Excerpts from a spatial reasoning dataset

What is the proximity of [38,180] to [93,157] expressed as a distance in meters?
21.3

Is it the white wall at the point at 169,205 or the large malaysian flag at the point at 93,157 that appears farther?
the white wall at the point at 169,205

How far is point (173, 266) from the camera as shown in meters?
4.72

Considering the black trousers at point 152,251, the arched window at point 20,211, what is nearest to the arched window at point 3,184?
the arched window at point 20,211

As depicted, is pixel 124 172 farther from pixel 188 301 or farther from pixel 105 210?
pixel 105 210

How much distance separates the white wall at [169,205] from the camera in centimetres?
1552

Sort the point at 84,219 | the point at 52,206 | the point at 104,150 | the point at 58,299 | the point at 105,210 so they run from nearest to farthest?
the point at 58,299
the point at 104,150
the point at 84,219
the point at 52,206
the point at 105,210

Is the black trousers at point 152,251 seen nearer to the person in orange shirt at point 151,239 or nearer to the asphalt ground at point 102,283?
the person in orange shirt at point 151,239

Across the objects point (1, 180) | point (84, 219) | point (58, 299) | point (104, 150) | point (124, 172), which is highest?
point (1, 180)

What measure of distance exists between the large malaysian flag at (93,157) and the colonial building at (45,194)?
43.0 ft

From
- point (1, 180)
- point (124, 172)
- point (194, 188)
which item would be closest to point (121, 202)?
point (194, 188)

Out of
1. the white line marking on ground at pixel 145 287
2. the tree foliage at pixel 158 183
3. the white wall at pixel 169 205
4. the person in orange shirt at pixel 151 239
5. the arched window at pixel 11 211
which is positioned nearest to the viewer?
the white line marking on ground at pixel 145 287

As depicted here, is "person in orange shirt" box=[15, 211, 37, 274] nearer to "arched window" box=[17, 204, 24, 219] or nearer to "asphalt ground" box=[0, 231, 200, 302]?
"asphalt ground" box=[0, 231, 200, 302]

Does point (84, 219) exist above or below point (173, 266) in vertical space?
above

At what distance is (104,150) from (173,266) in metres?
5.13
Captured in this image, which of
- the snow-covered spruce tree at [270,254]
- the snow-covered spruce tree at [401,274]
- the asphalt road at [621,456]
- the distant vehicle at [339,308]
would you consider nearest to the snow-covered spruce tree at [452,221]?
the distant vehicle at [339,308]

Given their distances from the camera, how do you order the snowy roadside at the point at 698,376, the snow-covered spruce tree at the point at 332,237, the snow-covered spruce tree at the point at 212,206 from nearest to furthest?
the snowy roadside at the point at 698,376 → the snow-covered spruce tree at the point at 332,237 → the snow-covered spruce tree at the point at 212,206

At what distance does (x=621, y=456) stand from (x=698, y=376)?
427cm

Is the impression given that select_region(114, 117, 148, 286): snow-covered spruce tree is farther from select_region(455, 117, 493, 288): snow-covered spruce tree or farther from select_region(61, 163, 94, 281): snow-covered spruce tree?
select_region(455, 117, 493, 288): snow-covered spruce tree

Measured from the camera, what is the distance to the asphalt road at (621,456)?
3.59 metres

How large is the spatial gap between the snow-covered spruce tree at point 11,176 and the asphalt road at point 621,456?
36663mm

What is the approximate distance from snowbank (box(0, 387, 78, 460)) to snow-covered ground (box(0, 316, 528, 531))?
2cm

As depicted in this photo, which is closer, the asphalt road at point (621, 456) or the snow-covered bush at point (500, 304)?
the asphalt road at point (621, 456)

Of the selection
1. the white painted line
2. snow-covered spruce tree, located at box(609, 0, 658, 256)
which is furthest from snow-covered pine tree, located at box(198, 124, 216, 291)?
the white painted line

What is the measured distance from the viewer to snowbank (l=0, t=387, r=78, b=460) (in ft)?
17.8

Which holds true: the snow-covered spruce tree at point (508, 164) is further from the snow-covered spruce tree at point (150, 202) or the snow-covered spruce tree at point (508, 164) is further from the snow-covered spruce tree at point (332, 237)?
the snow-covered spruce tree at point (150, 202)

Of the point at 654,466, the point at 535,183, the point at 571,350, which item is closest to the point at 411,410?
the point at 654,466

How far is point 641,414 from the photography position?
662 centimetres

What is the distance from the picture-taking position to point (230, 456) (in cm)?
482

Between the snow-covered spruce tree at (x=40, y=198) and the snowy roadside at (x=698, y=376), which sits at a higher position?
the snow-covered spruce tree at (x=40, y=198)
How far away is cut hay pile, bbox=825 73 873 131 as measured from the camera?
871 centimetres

## Exercise goal
Reproduce every one of the records above word for word.

## Reply to the exercise
What is the proximity of [38,180] to [93,157] expressed as a distance in meters?
21.3

Is it the white wall at the point at 169,205 or the large malaysian flag at the point at 93,157 that appears farther?
the white wall at the point at 169,205

How far is point (173, 266) from the camera as shown in meters?
4.72

Considering the black trousers at point 152,251, the arched window at point 20,211, what is nearest to the arched window at point 3,184?
the arched window at point 20,211

As depicted, is pixel 124 172 farther from pixel 188 301 or farther from pixel 105 210?
pixel 105 210

How much distance separates the white wall at [169,205] from the camera in centimetres?
1552

Sort the point at 84,219 | the point at 52,206 | the point at 104,150 | the point at 58,299 | the point at 105,210 so they run from nearest to farthest?
the point at 58,299
the point at 104,150
the point at 84,219
the point at 52,206
the point at 105,210

Is the black trousers at point 152,251 seen nearer to the person in orange shirt at point 151,239 or nearer to the asphalt ground at point 102,283?
the person in orange shirt at point 151,239

Across the objects point (1, 180) | point (84, 219) | point (58, 299) | point (104, 150) | point (124, 172), which is highest?
point (1, 180)

What measure of distance exists between the large malaysian flag at (93,157) and the colonial building at (45,194)?
43.0 ft

From
- point (1, 180)
- point (124, 172)
- point (194, 188)
which item would be closest to point (121, 202)?
point (194, 188)

Out of
1. the white line marking on ground at pixel 145 287
2. the tree foliage at pixel 158 183
3. the white wall at pixel 169 205
4. the person in orange shirt at pixel 151 239
5. the arched window at pixel 11 211
which is positioned nearest to the viewer?
the white line marking on ground at pixel 145 287

As depicted here, is "person in orange shirt" box=[15, 211, 37, 274] nearer to "arched window" box=[17, 204, 24, 219] or nearer to "asphalt ground" box=[0, 231, 200, 302]?
"asphalt ground" box=[0, 231, 200, 302]

Does point (84, 219) exist above or below point (173, 266) in vertical space?
above

At what distance is (104,150) from (173,266) in metres?
5.13
Captured in this image, which of
- the snow-covered spruce tree at [270,254]
- the snow-covered spruce tree at [401,274]
- the asphalt road at [621,456]
- the distant vehicle at [339,308]
would you consider nearest to the snow-covered spruce tree at [452,221]?
the distant vehicle at [339,308]

Given their distances from the camera, how do you order the snowy roadside at the point at 698,376, the snow-covered spruce tree at the point at 332,237, the snow-covered spruce tree at the point at 212,206 from nearest to furthest?
the snowy roadside at the point at 698,376 → the snow-covered spruce tree at the point at 332,237 → the snow-covered spruce tree at the point at 212,206

At what distance does (x=621, y=456) stand from (x=698, y=376)?
427cm

Is the impression given that select_region(114, 117, 148, 286): snow-covered spruce tree is farther from select_region(455, 117, 493, 288): snow-covered spruce tree or farther from select_region(61, 163, 94, 281): snow-covered spruce tree?
select_region(455, 117, 493, 288): snow-covered spruce tree

Measured from the camera, what is the distance to the asphalt road at (621,456)?
3.59 metres

How large is the spatial gap between the snow-covered spruce tree at point 11,176 and the asphalt road at point 621,456?
36663mm

What is the approximate distance from snowbank (box(0, 387, 78, 460)) to snow-covered ground (box(0, 316, 528, 531))?
2cm

As depicted in this photo, which is closer, the asphalt road at point (621, 456) or the snow-covered bush at point (500, 304)?
the asphalt road at point (621, 456)

Of the selection
1. the white painted line
2. snow-covered spruce tree, located at box(609, 0, 658, 256)
which is furthest from snow-covered pine tree, located at box(198, 124, 216, 291)?
the white painted line

What is the measured distance from the viewer to snowbank (l=0, t=387, r=78, b=460) (in ft)?
17.8

Which holds true: the snow-covered spruce tree at point (508, 164) is further from the snow-covered spruce tree at point (150, 202) or the snow-covered spruce tree at point (508, 164) is further from the snow-covered spruce tree at point (332, 237)?
the snow-covered spruce tree at point (150, 202)

Of the point at 654,466, the point at 535,183, the point at 571,350, which item is closest to the point at 411,410?
the point at 654,466

How far is point 641,414 from the photography position?
662 centimetres

What is the distance from the picture-taking position to point (230, 456) (in cm)?
482

Between the snow-covered spruce tree at (x=40, y=198) and the snowy roadside at (x=698, y=376), which sits at a higher position?
the snow-covered spruce tree at (x=40, y=198)
How far away is cut hay pile, bbox=825 73 873 131 as measured from the camera?
871 centimetres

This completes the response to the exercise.